Haven't had trust issues or GPO issues in some time, heck...to be honest I see more issues with XP and 7 on 2012-level domains than 8 or 10.

Boy do I miss having student access... I have my 10 Education version, 8.1, 7 and 2012R2 Datacenter licenses all running PC's or VM's at my home lab, still use it to this day for cert testing, home-use, VPN access while on the road, etc.


----------



## Deleted member 67555 (Sep 2, 2016)

I have 2 with 10 and one with 7...
I still use 7 for MCE...but since OpenELEC linux works great as an OTA DVR I may be done with 7 soon.


----------



## R-T-B (Sep 2, 2016)

I'm back on 10 after a fever induced linux bout.  I have a million things I did wrong in my linux install that just basically had me realizing it was trashed at the end.  I will probably try it again later, but fevers and linux don't mix well.


----------



## theFOoL (Sep 2, 2016)

I had Windows10 on my Zotac Mini-PC but the WiFi Driver was acting up so I had to reinstall Windows7 and everything works fine now


----------



## Frick (Sep 2, 2016)

Windows 10 Pro, Windows 10 Pro and Lubuntu.
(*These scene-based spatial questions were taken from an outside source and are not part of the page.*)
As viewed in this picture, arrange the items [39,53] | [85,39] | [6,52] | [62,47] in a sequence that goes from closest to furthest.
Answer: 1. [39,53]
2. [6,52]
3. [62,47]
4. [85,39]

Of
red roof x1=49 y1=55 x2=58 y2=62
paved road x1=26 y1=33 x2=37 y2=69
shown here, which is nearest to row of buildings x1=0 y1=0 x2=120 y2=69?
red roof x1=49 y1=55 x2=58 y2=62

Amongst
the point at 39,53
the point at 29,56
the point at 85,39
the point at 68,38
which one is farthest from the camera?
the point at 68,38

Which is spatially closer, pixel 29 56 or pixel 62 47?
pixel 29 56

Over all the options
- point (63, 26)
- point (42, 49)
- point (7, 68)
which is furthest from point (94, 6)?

Windows 7 Home Premium at work.


----------



## m0nt3 (Sep 2, 2016)

Arch Linux, I am over using Windows or Microsoft Products. It has been removed from all my personal computers. There are enough good games on linux to keep me happy for a long time and older games I can go back and play just fine on wine (like S.T.A.L.K.E.R). Windows 10 was the straw that broke the camels back for me. Now I run an operating system that I control and conforms to me instead of the other way around.


----------



## TheoneandonlyMrK (Sep 2, 2016)

m0nt3 said:


> Arch Linux, I am over using Windows or Microsoft Products. It has been removed from all my personal computers. There are enough good games on linux to keep me happy for a long time and older games I can go back and play just fine on wine (like S.T.A.L.K.E.R). Windows 10 was the straw that broke the camels back for me. Now I run an operating system that I control and conforms to me instead of the other way around.
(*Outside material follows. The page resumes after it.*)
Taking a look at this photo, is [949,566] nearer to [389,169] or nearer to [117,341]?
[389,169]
Drama, with a bit of effort ,sorry I lie with no real effort win 10 does only what I want when i want and I've had no issues doing anything on it ,Microsoft is a pain in the ass at times but they aren't as bad as some companies and their Os is the easiest to use and most diversly featured and from an engineering point of view addaptable around imho.
You can plug almost anything into windows via an adapter for a simple example yet the same adapter likely won't have linux drivers and they aren't as easy to install if available, I think for me though windows is normally at the edge of the future in potential while linux is always in the past ,I couldn't use dx12 features on linux on anything fun for a few more months if not more yet I played bf1 the other day on win 10.
I suppose I bought my pc for my own reasons though as did everyone, my reasons being for messing with hardware and software ,overclocking and benching ,FOLDING ,occasionally gaming(I prefer cutting edge features story's and experience) and boring shit like surfing and cv posting , put as much effort into win 10 as you have had to with linux just learning basics and I can't see how it couldn't pan out better for you.


----------



## m0nt3 (Sep 2, 2016)

theoneandonlymrk said:


> Drama, with a bit of effort ,sorry I lie with no real effort win 10 does only what I want when i want and I've had no issues doing anything on it ,Microsoft is a pain in the ass at times but they aren't as bad as some companies and their Os is the easiest to use and most diversly featured and from an engineering point of view addaptable around imho.
> You can plug almost anything into windows via an adapter for a simple example yet the same adapter likely won't have linux drivers and they aren't as easy to install if available, I think for me though windows is normally at the edge of the future in potential while linux is always in the past ,I couldn't use dx12 features on linux on anything fun for a few more months if not more yet I played bf1 the other day on win 10.
> I suppose I bought my pc for my own reasons though as did everyone, my reasons being for messing with hardware and software ,overclocking and benching ,FOLDING ,occasionally gaming(I prefer cutting edge features story's and experience) and boring shit like surfing and cv posting , put as much effort into win 10 as you have had to with linux just learning basics and I can't see how it couldn't pan out better for you.



The question was,  What OS do you use and why. You don't have to justify the benefits of Windows 10 to me. I vaguely stated why I switched from it. Windows 10 in a domain environment, has been a nightmare from my perspective, although I am not the one responsible for it. But, from my personal usage, I have more control over my OS, in how it functions, its layout, fully customizable. I dont have to scour websites trying to find some iffy program to do some specific task when everything I have needed is in a repository, for free, with easy installation. Malware and virus are almost non-existent. Hardware compatibility in linux, I would argue, is much better than Windows, especialy with legacy hardware. I have had fun time with old scanners and printers that we use at my employer trying to get them to work with old WIndows XP drivers all those devices work just fine on linux, with no installations necessary. The thought, planned obsolecence comes to mind.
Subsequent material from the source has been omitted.